[Exercise inputs]
(begin)

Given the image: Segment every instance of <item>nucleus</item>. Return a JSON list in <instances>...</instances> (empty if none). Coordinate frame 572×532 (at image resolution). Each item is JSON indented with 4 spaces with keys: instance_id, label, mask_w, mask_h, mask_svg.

(end)
(begin)

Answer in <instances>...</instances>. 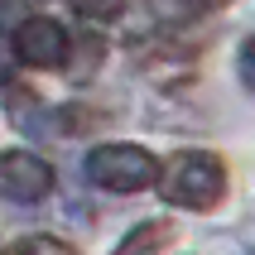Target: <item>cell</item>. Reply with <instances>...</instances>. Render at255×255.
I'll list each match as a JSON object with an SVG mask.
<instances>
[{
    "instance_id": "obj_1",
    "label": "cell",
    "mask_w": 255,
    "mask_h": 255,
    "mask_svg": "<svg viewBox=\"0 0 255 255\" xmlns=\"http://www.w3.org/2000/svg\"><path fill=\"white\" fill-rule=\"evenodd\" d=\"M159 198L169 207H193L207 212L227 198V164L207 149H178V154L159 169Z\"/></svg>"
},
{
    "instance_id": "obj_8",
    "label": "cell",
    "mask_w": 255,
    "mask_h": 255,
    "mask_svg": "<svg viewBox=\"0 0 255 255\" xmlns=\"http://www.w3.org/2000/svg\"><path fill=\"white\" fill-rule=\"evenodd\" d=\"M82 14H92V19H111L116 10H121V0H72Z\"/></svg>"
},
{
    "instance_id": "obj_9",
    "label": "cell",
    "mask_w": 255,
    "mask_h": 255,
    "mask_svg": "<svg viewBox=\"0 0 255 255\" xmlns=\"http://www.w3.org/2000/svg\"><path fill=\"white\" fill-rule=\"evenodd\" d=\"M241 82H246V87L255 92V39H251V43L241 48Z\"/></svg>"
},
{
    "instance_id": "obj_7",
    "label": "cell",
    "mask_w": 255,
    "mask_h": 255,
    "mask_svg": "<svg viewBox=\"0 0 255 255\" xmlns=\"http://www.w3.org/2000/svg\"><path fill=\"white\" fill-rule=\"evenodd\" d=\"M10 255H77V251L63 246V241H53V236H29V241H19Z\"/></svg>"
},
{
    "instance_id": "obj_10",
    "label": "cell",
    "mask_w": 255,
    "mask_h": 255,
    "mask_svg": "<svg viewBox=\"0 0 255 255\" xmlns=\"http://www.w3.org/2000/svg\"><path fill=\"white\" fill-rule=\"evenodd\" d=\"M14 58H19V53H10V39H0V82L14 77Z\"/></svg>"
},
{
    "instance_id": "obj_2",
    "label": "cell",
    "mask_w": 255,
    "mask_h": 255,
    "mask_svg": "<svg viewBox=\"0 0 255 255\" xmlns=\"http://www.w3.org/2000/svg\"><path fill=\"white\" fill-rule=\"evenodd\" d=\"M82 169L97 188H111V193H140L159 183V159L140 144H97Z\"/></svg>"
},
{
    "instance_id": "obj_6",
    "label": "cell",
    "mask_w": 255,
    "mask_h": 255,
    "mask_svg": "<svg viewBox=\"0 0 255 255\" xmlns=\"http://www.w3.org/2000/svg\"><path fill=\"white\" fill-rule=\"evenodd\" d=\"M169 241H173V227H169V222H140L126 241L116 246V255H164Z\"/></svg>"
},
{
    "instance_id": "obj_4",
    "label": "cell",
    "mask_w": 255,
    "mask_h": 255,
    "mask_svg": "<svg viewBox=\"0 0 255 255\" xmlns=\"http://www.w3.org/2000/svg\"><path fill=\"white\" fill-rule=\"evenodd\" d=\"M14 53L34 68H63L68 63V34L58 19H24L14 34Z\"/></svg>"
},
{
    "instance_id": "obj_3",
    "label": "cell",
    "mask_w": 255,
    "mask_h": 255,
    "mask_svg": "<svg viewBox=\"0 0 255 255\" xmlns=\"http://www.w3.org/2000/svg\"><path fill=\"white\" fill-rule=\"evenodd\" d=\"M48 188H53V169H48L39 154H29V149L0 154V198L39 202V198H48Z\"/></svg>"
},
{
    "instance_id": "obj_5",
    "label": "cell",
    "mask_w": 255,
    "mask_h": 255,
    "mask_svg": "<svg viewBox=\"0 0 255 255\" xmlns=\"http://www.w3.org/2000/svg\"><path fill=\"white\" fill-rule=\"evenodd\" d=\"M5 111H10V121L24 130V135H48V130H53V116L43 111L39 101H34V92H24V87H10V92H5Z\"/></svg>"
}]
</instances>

(end)
(begin)

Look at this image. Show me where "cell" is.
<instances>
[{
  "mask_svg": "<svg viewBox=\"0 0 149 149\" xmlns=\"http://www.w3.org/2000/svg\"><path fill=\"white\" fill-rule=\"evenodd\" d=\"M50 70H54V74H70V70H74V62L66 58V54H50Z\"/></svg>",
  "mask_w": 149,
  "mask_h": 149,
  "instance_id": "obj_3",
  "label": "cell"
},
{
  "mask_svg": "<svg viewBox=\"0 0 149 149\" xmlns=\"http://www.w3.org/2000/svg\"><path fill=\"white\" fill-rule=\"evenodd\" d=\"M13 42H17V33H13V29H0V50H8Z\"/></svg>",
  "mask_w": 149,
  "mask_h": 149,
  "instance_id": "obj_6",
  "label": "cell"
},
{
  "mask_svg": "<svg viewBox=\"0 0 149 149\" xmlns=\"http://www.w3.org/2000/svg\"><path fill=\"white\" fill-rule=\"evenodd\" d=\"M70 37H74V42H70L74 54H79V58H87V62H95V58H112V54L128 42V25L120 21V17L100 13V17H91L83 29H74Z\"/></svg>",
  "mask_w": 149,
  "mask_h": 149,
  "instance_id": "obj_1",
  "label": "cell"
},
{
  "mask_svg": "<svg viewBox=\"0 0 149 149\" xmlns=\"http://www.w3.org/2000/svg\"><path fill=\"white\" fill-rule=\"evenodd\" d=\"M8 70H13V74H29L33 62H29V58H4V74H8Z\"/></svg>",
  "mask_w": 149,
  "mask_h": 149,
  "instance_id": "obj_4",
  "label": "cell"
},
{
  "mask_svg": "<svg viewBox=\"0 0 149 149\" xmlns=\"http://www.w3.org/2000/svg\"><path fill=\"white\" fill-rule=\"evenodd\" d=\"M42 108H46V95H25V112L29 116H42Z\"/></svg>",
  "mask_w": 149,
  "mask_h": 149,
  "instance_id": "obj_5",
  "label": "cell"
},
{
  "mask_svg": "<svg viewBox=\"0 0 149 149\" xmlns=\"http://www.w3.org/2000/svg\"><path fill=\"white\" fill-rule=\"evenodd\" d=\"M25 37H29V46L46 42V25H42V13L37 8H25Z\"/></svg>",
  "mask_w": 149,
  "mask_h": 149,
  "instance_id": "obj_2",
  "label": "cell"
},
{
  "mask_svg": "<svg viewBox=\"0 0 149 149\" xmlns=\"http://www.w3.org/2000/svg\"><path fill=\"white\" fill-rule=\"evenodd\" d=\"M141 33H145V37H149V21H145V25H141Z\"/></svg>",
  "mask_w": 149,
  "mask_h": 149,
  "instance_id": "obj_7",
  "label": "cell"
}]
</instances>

(end)

[To be done]
Please locate every line in the material above that contains the string "JSON" and copy each of those lines out in full. Matching is case-sensitive.

[Completed exercise]
Given the image: Segment every instance of <item>nucleus</item>. Return a JSON list in <instances>...</instances> (empty if none). Coordinate frame 572×532 (at image resolution). Each item is JSON indented with 4 spaces with keys: instance_id, label, mask_w, mask_h, mask_svg.
I'll list each match as a JSON object with an SVG mask.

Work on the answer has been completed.